Vrac [vrak] nm en – in bulk, loose, wholesale, pell-mell.Image at right courtesy of Bertrand Celce.
– from Putnam’s Contemporary French Dictionary
Travel through any corner of French wine country and you’re sure to see signs along the byways hawking wine en vrac – literally, “in bulk.” Locals drive up to the local cave cooperative or to their favorite private Domaine, haul their five liter plastic jugs out of the trunk and fill them up from a gas station style pump which taps directly into a concrete tank, steel cuve or old wooden cask. For a Euro or two per liter, sometimes less, they’re set for the week with a cistern full of their tipple of choice.
There’s a clear distinction at these wineries, regardless of size and intrinsic merit, between wine en vrac and wine in bottle.
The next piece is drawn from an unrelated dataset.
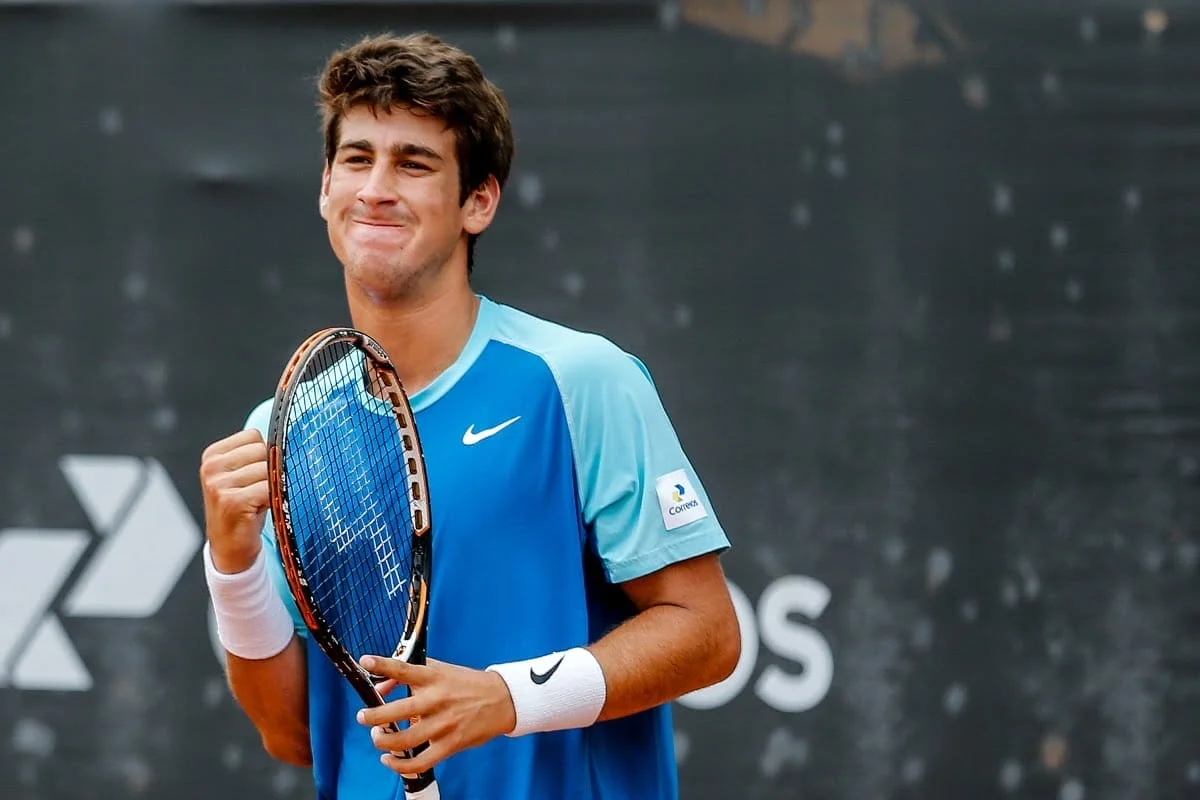 Orlando Luz embarca para Europa para série de torneios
Bottled wines, even at the lowest levels, are representative of a producer’s “fine wine.” Wine en vrac, on the other hand, is bulk wine made up of leftovers, afterthoughts, the lowest quality fruit from the youngest, highest yielding vines, the poorest fringes of the property or the least ambitious members of the co-op. It is wine to be consumed without thought and without much if any expectation of quality beyond, hopefully, rudimentary drinkability.
So I responded with disbelief, which quickly transitioned into a wickedly satirical sense of glee, when an e-mail hawking a Côtes du Rhône and a Mâcon-Villages from a “winery” called VRAC landed in my in-box a few days ago. The wines have apparently been on the market for a couple of years but this was the first I’d heard of them. The message was from Gary’s Wine & Marketplace, a North Jersey shop which, following in the footsteps of neighborhood rival Wine Library, has become more and more aggressive in their Internet marketing efforts over the last couple of years.
I’m not sure what the marketing executives at the French company that manufactures these wines were thinking when they decided to call their wares “VRAC.” It seems the French equivalent of the self-righteously stupid American wine product called “Cheap Red Wine.” Did they think no one would get it? Or were they just hoping that people would line up to buy the wines to congratulate them for their brutal honesty? In either case, at $10-12 per bottle, they’re certainly not being sold at en vrac price levels.
What I really don’t get is why a “fine wine” merchant that wants to be taken seriously would carry these wines, much less trumpet their availability to thousands of e-mail subscribers, complete with ratings assigned by a shop employee. Just because someone out there will buy just about anything doesn’t mean you should sell it. Does it?